• _Assigned task_: Collect each line of the entries that holds the string "States".

Data for this exercise below:

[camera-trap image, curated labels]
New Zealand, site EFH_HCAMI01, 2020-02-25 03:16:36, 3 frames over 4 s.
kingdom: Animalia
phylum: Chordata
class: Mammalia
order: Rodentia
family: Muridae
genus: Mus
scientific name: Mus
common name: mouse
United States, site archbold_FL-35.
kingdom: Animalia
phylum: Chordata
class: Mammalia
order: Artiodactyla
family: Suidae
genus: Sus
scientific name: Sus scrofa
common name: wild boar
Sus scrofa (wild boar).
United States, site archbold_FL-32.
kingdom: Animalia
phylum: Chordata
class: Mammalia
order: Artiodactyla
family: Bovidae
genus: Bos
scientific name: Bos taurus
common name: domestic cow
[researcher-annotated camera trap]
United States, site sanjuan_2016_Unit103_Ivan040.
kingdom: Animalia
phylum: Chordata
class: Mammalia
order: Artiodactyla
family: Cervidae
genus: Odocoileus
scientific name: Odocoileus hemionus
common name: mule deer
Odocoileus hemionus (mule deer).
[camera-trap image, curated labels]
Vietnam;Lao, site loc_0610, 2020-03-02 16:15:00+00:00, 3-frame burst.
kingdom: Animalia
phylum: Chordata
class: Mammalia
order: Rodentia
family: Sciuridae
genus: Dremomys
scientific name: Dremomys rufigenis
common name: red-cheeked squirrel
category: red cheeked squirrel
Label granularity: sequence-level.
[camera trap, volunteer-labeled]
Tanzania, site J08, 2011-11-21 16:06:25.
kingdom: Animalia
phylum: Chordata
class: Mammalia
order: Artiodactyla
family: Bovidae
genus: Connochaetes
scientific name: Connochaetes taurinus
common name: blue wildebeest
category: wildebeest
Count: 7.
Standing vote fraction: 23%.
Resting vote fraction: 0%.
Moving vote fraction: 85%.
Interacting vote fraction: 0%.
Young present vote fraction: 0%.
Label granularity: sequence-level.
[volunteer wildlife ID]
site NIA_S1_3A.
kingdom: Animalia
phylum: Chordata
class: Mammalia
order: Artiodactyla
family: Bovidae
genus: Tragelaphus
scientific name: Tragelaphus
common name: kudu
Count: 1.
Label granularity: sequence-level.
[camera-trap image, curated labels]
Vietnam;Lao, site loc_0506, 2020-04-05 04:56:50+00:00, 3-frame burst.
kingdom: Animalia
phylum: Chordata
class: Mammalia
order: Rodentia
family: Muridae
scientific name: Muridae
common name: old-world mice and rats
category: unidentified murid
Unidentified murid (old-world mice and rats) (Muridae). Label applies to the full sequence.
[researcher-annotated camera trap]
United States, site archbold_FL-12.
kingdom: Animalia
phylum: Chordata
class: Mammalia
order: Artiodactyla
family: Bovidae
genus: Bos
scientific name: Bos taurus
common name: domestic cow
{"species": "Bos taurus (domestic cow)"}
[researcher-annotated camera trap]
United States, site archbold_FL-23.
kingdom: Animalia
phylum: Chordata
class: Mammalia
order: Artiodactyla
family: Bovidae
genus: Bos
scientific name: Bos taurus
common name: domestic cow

End of Data for this exercise.

• _Completed task_:
United States, site archbold_FL-35.
United States, site archbold_FL-32.
United States, site sanjuan_2016_Unit103_Ivan040.
United States, site archbold_FL-12.
United States, site archbold_FL-23.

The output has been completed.